Aux examens de français de sixième année du primaire — une nouveauté de l’an dernier — et de cinquième secondaire — qu’on fait passer depuis 20 ans —, le ministère de l’Éducation ajoutera pour juin 2009 un examen de français à la fin de la quatrième année du primaire et de deuxième secondaire. Ces examens donneront un portrait de situation plus fréquent, précise le ministère.
La ministre a lourdement insisté sur le fait que tous les professeurs et les membres du personnel des écoles doivent se préoccuper du français. Elle ne va toutefois pas jusqu’à exiger que les élèves soient pénalisés pour leurs erreurs de français commises en histoire, en géographie, en science.
Daniel Germain, enseignant de français au Collège de Lévis et membre du comité d’experts, a toujours refusé que ses élèves laissent leur lourd dictionnaire dans l’étagère de sa classe, au quatrième étage. Les gros livres sont entreposés dans les casiers, au sous-sol. «Je ne veux pas qu’ils pensent que c’est juste pour le cours de français, dit M. Germain. C’est un outil qui doit leur servir tout le temps, dans tous les cours.»
Resserrement pour les futurs profs
Pas question de fermer la porte des facultés d’enseignement aux étudiants plus faibles en français. Mais ils devront prendre les bouchées doubles et même triples s’ils veulent obtenir leur permis d’enseigner. «Ceux qui se destinent à enseigner le français devront, en terminant leur bac, être excellents en français, pas juste très bons», exige Michelle Courchesne.

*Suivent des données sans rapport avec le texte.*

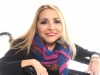 Lutto nel giornalismo abruzzese, è morta la collega Simona Petaccia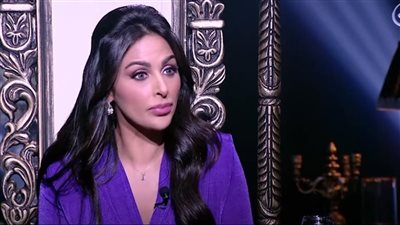 بعد إثارتها للجدل، ميس حمدان تكشف لـ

À l’heure actuelle, un tiers des étudiants en enseignement primaire et secondaire à l’Université Laval n’obtiennent pas la note de passage de 60 % à l’examen de français qu’on fait passer à l’arrivée dans le programme. Ils doivent suivre deux cours d’appoint.
Les profs crient à l’ingérence
La Fédération des syndicats de l’enseignement (FSE-CSQ), qui représente 60 000 enseignants, approuve le train de mesures, mais considère que la ministre fait de l’ingérence dans la pratique professionnelle en imposant la rédaction d’un texte par semaine et l’emploi régulier de la dictée. «Ce n’est pas de la responsabilité de la ministre de nous donner des indications aussi précises, juge Johanne Fortier, présidente de la FSE. De toute façon, c’est mission impossible de contrôler ça.»
Si le milieu de l’éducation devient plus exigeant avec les élèves, il devra être prêt à vivre avec l’échec, souligne Réjean Parent, président de la CSQ. «C’est beau de dire qu’on va être plus exigeant, mais les élèves ne deviennent pas soudainement plus brillants, dit-il. Il faut prévoir des moyens pour aider ceux qui vont échouer.»
La FSE aurait souhaité que le nombre d’heures à consacrer à l’enseignement du français soit désormais imposé aux écoles et non plus seulement donné à titre indicatif. «On voit que dans des écoles, beaucoup d’heures de français passent dans des projets spéciaux, souvent sélectifs», glisse Johanne Fortier.
L’Action démocratique du Québec approuve les mesures qui auront un effet direct en classe comme les dictées et le temps de lecture. «Mais ce dont on a besoin, c’est d’orthopédagogues et de plus de professeurs de français pour diminuer le ratio d’élèves et ça, le plan n’en fait pas mention», regrette François Desrocher, critique de l’ADQ en éducation et ex-enseignant.